Congratulations to Brian Vickers on his win at the Magic Mile. That was Vickers’ first win since August of 2009 at Michigan and his first in 75 races although those races weren’t consecutive. Vickers missed the majority of the 2010 season with blood clots and it was wondered if he would survive, much less race again. He recovered, and he is now making the most of his chance at Michael Waltrip Racing in a part-time ride. That win on Sunday might have convinced sponsor Aaron’s to resign and have Vickers in the 55 permanently next year.
There isn’t a race this week, which means the drivers and crews get somewhat of a break from the monotonous traveling all over the country week in and week out. They better enjoy this off-week because they don’t get another break from here on out. They are traveling every week from next week to the Sunday before Thanksgiving when the season wraps up in Homestead-Miami. Because there is no race this week, I’m going to change it up a little this week. A few weeks ago, one of the longest streaks of consecutive starts in NASCAR ended at Kentucky. Bobby Labonte was held out of the JTG Daugherty #47 Toyota, ending his streak of consecutive starts at 704. That streak started with the 1993 Daytona 500 and was one race behind Jeff Gordon, whose own streak stretches back to the 1992 season finale in Atlanta. In that time, Labonte won 21 races, and gave Joe Gibbs his first championship by winning the 2000 Sprint Cup championship. He left Joe Gibbs Racing (JGR) after the 2005 season and went to drive for Petty Enterprises from 2006-2008 with a best finish of 3rd at the Subway 500 at Martinsville in October 2006. From 2009 on he bounced around with several lower-tier teams. It’s a shame that someone of Labonte’s caliber and record couldn’t get signed with a top-tier team when he left JGR in 2005.
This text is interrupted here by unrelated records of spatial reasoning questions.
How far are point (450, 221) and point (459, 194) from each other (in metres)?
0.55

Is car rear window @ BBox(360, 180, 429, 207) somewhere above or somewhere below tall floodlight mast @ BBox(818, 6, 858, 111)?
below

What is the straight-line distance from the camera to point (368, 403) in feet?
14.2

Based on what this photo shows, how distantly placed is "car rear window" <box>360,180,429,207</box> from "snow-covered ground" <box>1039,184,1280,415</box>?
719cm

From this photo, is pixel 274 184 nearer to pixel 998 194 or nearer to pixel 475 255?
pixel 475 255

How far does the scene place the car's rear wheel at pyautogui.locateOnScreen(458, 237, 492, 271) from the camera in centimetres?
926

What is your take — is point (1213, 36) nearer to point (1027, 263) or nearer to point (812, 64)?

With NASCAR opening its Hall of Fame a few years ago, and the fact that Labonte’s career is nearly over, the question has to be asked: Is Bobby Labonte Hall of Fame-worthy? I believe he is. He has won 21 races during his career and you don’t win that many races in NASCAR’s top series by not being good. Of those 21 wins, three have come in some of NASCAR’s biggest races, the Coca-Cola 600 (his first career win in 1995), the Brickyard 400 (2000) and the Mountain Dew Southern 500 (2000) and he won the 2000 Sprint Cup Championship. Labonte has won on all types of racetracks, from the paperclip-shaped short track Martinsville Speedway to the intermediate tracks like Atlanta and Dover to the superspeedways of Talladega and Pocono. Given the number of races he has won and the fact that he is a past Cup champion, that should be enough to get him into the Hall of Fame. An interesting fact is that the race at Kentucky was the first time since 1978 that a driver named Labonte was not in the field. Bobby’s older brother Terry made his debut at Darlington in 1978 and started his own personal streak in January of 1979, which ended in August of 2000. Ricky Rudd overtook Terry’s consecutive start record in 2002 and now holds the record for most consecutive starts with 788.
Don’t forget that after the break, ESPN takes over coverage of the Sprint Cup series starting at Indianapolis.